The rally coincided with Earth Day and featured Nobel prize-winning geneticist Mario Capecchi, San Juan County rancher Heidi Redd and skier and environmentalist Caroline Gleich as speakers calling for action against climate change and for a better understanding between scientists and people outside the lab.

Although the march was organized as a non-partisan demonstration, Nalini Nadkarni, a biologist at the University of Utah, says a lack of support from political leaders has impacted the public perception of scientists, something march organizers hope to improve.

“Science requires funding,” Nadkarni said.  “Science requires infrastructure. Science requires people to believe in it and people to believe that it is being supported. So, when Trump brings forward a budget that cuts the National Institutes of Health, for example, by 18%, that’s kind of an expression of non-support and for the kinds of activities that go on in a scientific research institution like the NIH. And so, I think that is where scientists feel that we are beginning to be undermined.”

A researcher herself, Autumn McKnight also marched for personal reasons alongside her 7-year-old daughter, who carried a sign that read “Science Saved My Brother’s Life.”

“My son was born with a rare genetic condition called SCIDs, which is severe combined immunodeficiency,” McKnight said. “Luckily, he was born here with a fantastic children’s hospital. He needed a bone marrow transplant at the age of three months, and he was in the hospital for five and a half months. And he also now will most likely need a kidney transplant from complications from the chemo. But he’s doing so well and if it wasn’t for science and what we do in the lab, he wouldn’t be alive.”

Brigham Young University Law Professor Brigham Daniels also spoke at the rally, addressing the intersection between faith and science. Daniels called science a blessing and stressed the correlation he’s found between practicing his religion and believing in scientific efforts.  
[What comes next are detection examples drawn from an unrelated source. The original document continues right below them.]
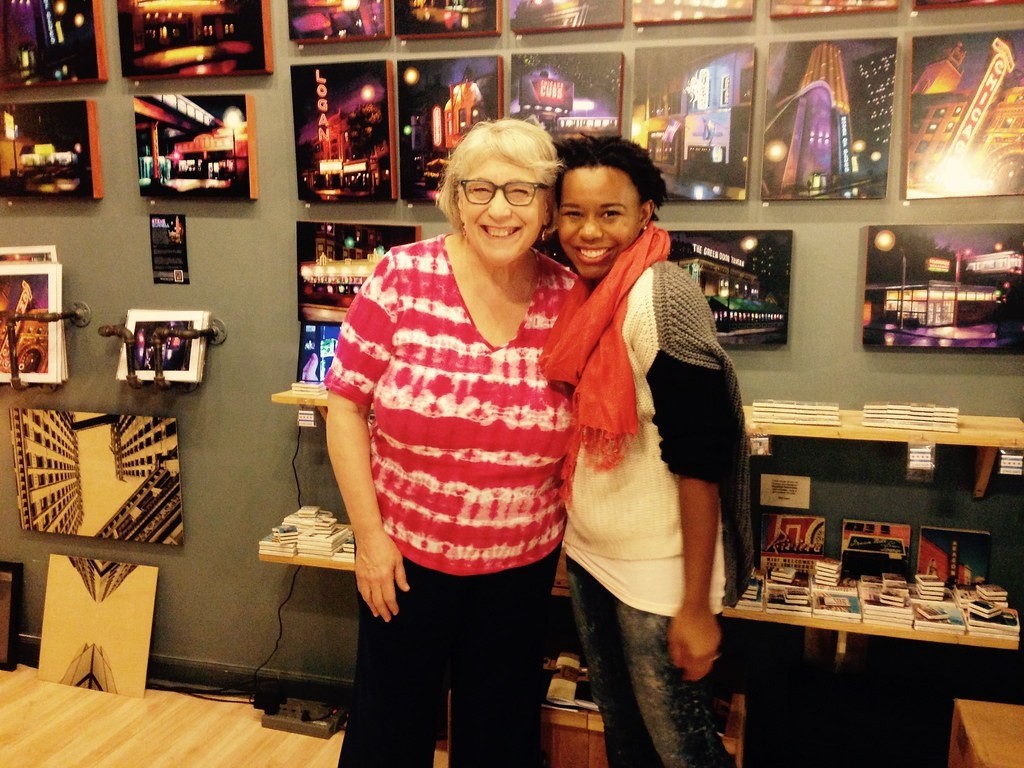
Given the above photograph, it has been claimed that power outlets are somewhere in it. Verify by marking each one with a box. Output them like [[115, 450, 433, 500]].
[[907, 442, 936, 481], [297, 405, 321, 428], [999, 449, 1024, 476], [746, 434, 772, 457]]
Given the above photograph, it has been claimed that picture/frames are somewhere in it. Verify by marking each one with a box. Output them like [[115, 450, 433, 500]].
[[760, 36, 898, 202], [396, 54, 504, 204], [393, 0, 503, 40], [116, 0, 274, 80], [508, 0, 624, 35], [0, 0, 109, 91], [38, 553, 159, 698], [631, 42, 756, 201], [290, 59, 399, 204], [0, 98, 105, 201], [8, 406, 185, 548], [296, 321, 343, 391], [0, 560, 24, 672], [296, 219, 422, 324], [509, 52, 624, 144], [770, 0, 901, 18], [905, 23, 1024, 201], [133, 93, 259, 202], [115, 308, 211, 384], [631, 0, 754, 25], [287, 0, 391, 43], [911, 0, 1024, 11]]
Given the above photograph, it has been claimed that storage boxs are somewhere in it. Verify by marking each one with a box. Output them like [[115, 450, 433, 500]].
[[447, 650, 588, 768], [588, 692, 746, 768]]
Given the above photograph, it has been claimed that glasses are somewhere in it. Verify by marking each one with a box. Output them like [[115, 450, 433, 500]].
[[458, 176, 547, 206]]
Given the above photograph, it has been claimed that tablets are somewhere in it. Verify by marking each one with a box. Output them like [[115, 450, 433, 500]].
[[297, 321, 342, 391]]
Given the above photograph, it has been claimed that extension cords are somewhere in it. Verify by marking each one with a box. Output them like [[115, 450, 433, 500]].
[[263, 698, 348, 739]]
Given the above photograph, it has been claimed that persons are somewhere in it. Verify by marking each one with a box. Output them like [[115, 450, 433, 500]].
[[323, 116, 591, 768], [549, 132, 763, 768]]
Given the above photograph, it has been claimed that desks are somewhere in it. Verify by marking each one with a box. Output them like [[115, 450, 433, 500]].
[[948, 699, 1024, 768]]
“What science has taught me, for example, is that the air pollution that we have in these valleys is not good for us,” Daniels said. “One thing you can say is it’s bad for public health, but personally I believe if I really want to love my neighbor, I need to think about loving my neighbor’s lungs. Thinking about my neighbor’s heart and what happens when I drive. I’m trying to shorten my trips. I’m really trying to repent. I really believe that that is an ethic that needs to sweep over these valleys.”

President Donald Trump did not respond directly to the marchers’ efforts, but in his Earth Day address called scientific research quote “critical to [his] administration's efforts to achieve the twin goals of economic growth and environmental protection."